Disini jelas bahwa kesalah pahaman dalam mengartikan ucapan atau bahasa yang keluar dari mulut Ahok terhadap orang lain, banyak orang sesuka hatinya dalam menafsir dan mengartikan sesuatu bahasa atau ucapan yang dari pikiran orang lain sehingga menghasilkan konflik antar orang dan masyarakat, inilah yang terjadi pada zaman sekarang ini, tidak adanya lagi saling menghormati satu dengan yang lain semua mengandalkan pikirannya dan apa menurutnya yang menjadi maksud dari pikiran orang lain. Ini merupakan tindakan yang tidak pantas untuk dicontoh, seperti yang dikatakan oleh Gadamer bahasa itu merupakan tindakan atau sesuatu yang belum pasti atau sesuatu yang belum dapat dipastikan kepastiannya. Karena bahasa memiliki banyak sekali arti dan maksudnya terhadap sesuatu yang hendak mau kita katakan, setiap kata itu memiliki banyak arti dan makna masing-masing. Itulah sebabnya dalam setiap negara atau suatu kelompok itu bisa saling berontak atau tidak sepaham dengan anggota lainnya, karena kurangnya perhatian terhadap ungkapan-ungkapan yang keluar dari mulut kita, kita sering kali asal ceplos-ceplosan saja mengungkapkan yang hendak mau kita katakana tanpa kita sadarai bahwa sesungguhnya kata yang keluar dari mulut kita itu sangat merugikan orang lain, dan dapat membuat orang lain marah atau tersinggung atas segala kata-kata kita yang tanpa disadari itu.
DAFTAR PUSTAKA


Bertens, K. Sejarah Filsafat Yunani. Yogyakarta: Kanisius, 1979.

Da Silva, Gusmao Martinho G. Hans-Georg Gadamer.

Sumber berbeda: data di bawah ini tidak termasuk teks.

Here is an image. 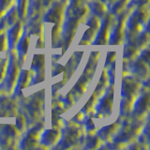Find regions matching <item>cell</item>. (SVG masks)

Yogyakarta: Kanisius, 2013.
Bertens, K. Filsafat Barat Abad XX. Jakarta: PT Gramedia, 1983.


[1] K. Bertens, Sejarah Filsafat Yunani (Yogyakarta: Kanisius,1979),hlm. 157.
[2] Martinho G. Da Silva Gusmao, Hans-Georg Gadamer (Yogyakarta: Kanisius,2013),hlm. 22.
[3] Martinho G. Da Silva Gusmao, Hans...,  hlm. 1.

[4] Martinho G. Da Silva Gusmao, Hans...,  hlm. 116.


[5] Martinho G. Da Silva Gusmao, Hans...,  hlm. 215.
[6] Martinho G. Da Silva Gusmao, Hans...,  hlm. 217-218.
[7]  K. Bertens, Filsafat Barat Abad XX (Jakarta: PT Gramedia,1983),hlm. 224-225.